[Short task] Print the line that contains "At what distance" and every line after it through the last line of the records below, exactly as written and nothing else.

----- The data

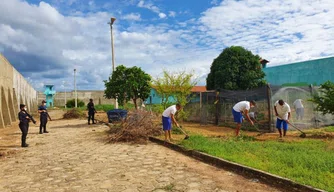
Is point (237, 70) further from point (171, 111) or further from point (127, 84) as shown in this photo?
point (171, 111)

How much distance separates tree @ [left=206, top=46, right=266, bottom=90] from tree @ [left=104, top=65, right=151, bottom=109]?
31.3 ft

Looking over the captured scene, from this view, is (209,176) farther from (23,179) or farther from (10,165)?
(10,165)

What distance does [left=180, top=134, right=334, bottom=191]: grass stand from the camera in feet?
14.8

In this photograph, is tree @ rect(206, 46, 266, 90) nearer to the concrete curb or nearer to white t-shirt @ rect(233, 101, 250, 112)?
white t-shirt @ rect(233, 101, 250, 112)

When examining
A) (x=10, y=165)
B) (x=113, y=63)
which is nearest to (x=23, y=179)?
Result: (x=10, y=165)

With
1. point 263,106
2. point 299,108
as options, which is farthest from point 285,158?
point 299,108

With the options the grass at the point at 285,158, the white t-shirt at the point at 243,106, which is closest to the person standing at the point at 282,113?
the white t-shirt at the point at 243,106

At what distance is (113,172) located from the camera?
5535mm

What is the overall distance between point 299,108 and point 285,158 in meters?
7.46

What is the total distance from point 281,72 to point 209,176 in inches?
955

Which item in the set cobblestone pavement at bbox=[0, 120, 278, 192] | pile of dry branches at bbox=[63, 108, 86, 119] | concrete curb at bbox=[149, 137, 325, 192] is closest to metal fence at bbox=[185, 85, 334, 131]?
concrete curb at bbox=[149, 137, 325, 192]

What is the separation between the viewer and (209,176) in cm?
518

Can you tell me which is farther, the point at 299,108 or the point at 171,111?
the point at 299,108

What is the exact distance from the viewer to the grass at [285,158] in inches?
178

----------

[Answer to the problem]
At what distance is (113,172) located from the camera?
5535mm

What is the overall distance between point 299,108 and point 285,158 in meters?
7.46

What is the total distance from point 281,72 to point 209,176 in inches?
955

Which item in the set cobblestone pavement at bbox=[0, 120, 278, 192] | pile of dry branches at bbox=[63, 108, 86, 119] | concrete curb at bbox=[149, 137, 325, 192] is closest to metal fence at bbox=[185, 85, 334, 131]?
concrete curb at bbox=[149, 137, 325, 192]

What is the separation between the viewer and (209,176) in cm?
518

Can you tell me which is farther, the point at 299,108 or the point at 171,111?
the point at 299,108

What is the exact distance from the viewer to the grass at [285,158] in inches?
178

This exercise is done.